I loved how everything at camp was new – a new setting and new opportunities for growth gave me the ability to come back and be a different person within the family unit.
Camp encourages kids to become well rounded and not shallow. Camp provides a wealth of experiences, flexibility and teaches kids how to deal with people.
What is your most memorable camp moment?
One of the church camps that my sister and I were at was on Manitoulin Island, and so all the kids were brought in by boat. My sister and I would paddle these huge birch bark war canoes with the kids and their luggage from the camp’s floating dock to the Island. It was back breaking and we did it over and over that day. It was hard work but we just sang songs and did it. When you’re in your teens and you have a goal or mission you just band together to get it done.
Is there a funny story that resonates when you think of camp?

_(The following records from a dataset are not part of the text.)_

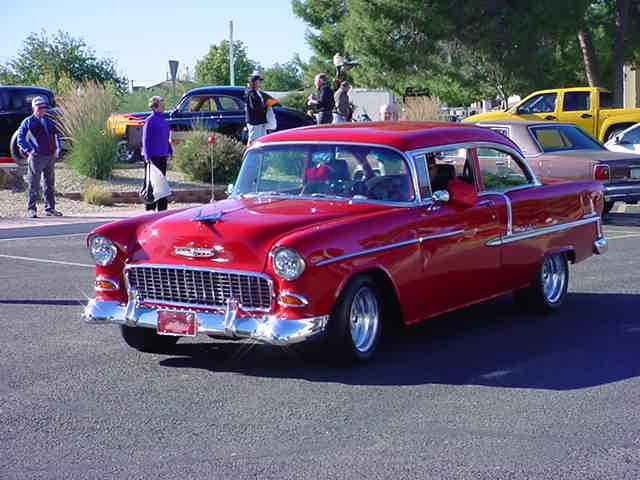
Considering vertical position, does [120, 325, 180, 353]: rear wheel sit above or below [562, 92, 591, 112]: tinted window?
below

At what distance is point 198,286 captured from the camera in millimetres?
7098

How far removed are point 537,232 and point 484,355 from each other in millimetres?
1724

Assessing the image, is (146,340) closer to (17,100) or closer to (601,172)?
(601,172)

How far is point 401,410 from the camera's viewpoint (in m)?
6.28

There are so many experiences to choose from. One time at Doe Lake it rained for two weeks, and there were no floors, and the air mattresses were sliding and floating out of the tents. We had to grease the logs to get the campfires going.

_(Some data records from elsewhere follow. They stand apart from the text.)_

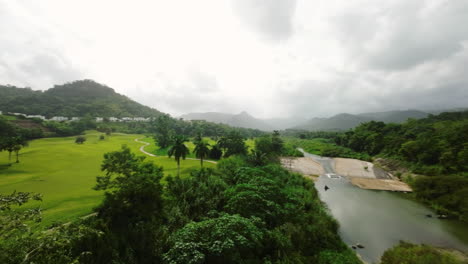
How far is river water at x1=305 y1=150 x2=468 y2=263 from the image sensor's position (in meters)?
21.6

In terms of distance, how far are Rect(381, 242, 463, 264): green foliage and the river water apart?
119 cm

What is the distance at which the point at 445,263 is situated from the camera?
15.8 m

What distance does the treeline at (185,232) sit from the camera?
9203mm

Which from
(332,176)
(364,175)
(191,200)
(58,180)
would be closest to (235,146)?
(332,176)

To the credit of our leaders, they were always positive and had a way of making the experience not difficult, but one to embrace. It shows character when you’re put in an adverse situation and you make it work. Camp teaches you to find the stuff within. You duke it out, you learn to look at the good in life, even when it’s raining.
What was the best thing about camp?
Being in the natural environment and being sensitive to things that I normally would not be able to touch, feel or hear. That was the most precious thing.
Being in space and being able to see what happens on another planet and then come back to Earth and see the things that we have - hear a bird sing or touch a tree. Students who had only learned about trees in school and came out to camp and saw things in the 3D world were flabbergasted at the varieties. It’s like going around the moon and never being allowed to land on it. I learned a different perspective in space and being able to come back and see a tree for the first time changed my perspective of things here on Earth.
How did your camp experience play a role in your career journey?
Camp helped me prepare for the space program where I spent over 8 days with 6 people in a structure that was basically the size of an outhouse!
In addition to working well in small, closed environments camp helped me to learn how to be independent and dependent at the same time, as well as to simultaneously be a leader and a follower, which is critical in the space program but you must do this at camp also.
Camp and the space program were both always about negotiations. In the camp setting you’re in a position where you can’t negotiate with nature. You have to learn to go with an environment that you cannot control. This helped greatly in the space program because there were situations where the atmosphere was so challenging and you just had to make it work.
Do you stay in touch with friends from camp?
I have one real lifelong friend I made at camp. We met later on in Girl Guides Camp – we were in Sea Rangers and went to Guelph together. We took a similar path. She has three kids who all went to camp and her grandchildren go to camp. And camping is so important to the fabric of the family. We know each other so well we don’t even need to talk all the time. She is now a director in the Roberta Bondar Foundation and we are working together to get people to be more sensitive to the outdoors.
Do you recommend parents send their kids to camp? Why?
Yes, but I recommend getting kids involved in deciding what kind of camp. Give kids the input in choosing where to go. For myself, my parents would plant the seed by saying ‘Hey this looks interesting’, and my sister and I would do the research, and then ask to go to camp.
Choosing a camp should be an ongoing conversation. You can’t expect a child to buy in to something because you tell them to. There are ways to deal with it so they don’t feel like they’re being sent. Kids need to see the value of going to camp. Don’t live your life as a user of experience. Live life as a creator of experiences.